▶ [Excerpted text]
begin

After setting up my own tech startup Flisom, I now know the common dos and don’ts of turning a scientific idea into a commercially viable start-up. Being a tech pioneer is possible, so long as you believe in yourself and have the patience to realise your vision. Ask yourself these questions to demystify entrepreneurship and set out achievable steps.

1. Am I meant to be an entrepreneur?

Doing your own thing can be tempting: why have a boss when you can be your own? But it’s important to understand what being an entrepreneur means. You must recognise that you will be living in – and guiding people through – an uncertain world. Are you prepared to unite people with an unwavering vision, particularly when times are tough? If you feel an entrepreneurial pull, don’t spend too long gaining so-called relevant experience in another company, or waiting until you’ve reached the upper echelons of your career. If you’re tenacious, prepared to learn from your mistakes and to rally people to your vision, go for it.

2. Are you focused on the tech or its value?

end

▶ [Set task A] Quote every sentence in the startup advice text that ends with a question mark.

▶ [Input for this task]
begin

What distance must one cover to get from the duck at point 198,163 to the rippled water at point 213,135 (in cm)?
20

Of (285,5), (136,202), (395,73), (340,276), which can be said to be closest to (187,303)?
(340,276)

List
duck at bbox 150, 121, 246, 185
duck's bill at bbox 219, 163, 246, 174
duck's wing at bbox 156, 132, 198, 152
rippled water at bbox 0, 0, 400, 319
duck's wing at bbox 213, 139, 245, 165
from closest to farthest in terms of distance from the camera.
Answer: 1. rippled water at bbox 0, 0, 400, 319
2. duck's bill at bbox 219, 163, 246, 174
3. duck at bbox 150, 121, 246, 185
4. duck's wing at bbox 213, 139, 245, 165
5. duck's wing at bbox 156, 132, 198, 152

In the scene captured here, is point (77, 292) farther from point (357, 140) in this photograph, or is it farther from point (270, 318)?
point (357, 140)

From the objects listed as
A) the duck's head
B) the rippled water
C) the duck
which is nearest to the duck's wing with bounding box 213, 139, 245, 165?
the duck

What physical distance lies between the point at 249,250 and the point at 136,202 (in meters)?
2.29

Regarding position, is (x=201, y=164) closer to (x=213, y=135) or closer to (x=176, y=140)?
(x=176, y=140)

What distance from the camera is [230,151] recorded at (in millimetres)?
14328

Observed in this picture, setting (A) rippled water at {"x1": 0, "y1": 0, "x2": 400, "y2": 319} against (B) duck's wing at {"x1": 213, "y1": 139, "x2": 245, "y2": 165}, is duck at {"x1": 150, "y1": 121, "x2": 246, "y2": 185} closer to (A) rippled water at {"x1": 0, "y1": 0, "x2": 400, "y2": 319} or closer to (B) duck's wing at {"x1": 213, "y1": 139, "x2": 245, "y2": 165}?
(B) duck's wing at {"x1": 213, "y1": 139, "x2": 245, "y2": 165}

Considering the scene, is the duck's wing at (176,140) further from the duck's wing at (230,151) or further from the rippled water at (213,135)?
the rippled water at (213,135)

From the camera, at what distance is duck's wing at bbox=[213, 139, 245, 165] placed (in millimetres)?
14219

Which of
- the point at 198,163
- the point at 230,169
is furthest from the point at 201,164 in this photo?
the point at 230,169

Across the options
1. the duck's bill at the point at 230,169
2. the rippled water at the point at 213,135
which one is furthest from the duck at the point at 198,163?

end

▶ [Set task B] Report each line of the rows above that contains the word "camera", copied in full.

▶ [Correct response A]
1. Am I meant to be an entrepreneur?
2. Doing your own thing can be tempting: why have a boss when you can be your own?
3. Are you prepared to unite people with an unwavering vision, particularly when times are tough?
4. Are you focused on the tech or its value?

▶ [Correct response B]
from closest to farthest in terms of distance from the camera.
What distance from the camera is [230,151] recorded at (in millimetres)?
From the camera, at what distance is duck's wing at bbox=[213, 139, 245, 165] placed (in millimetres)?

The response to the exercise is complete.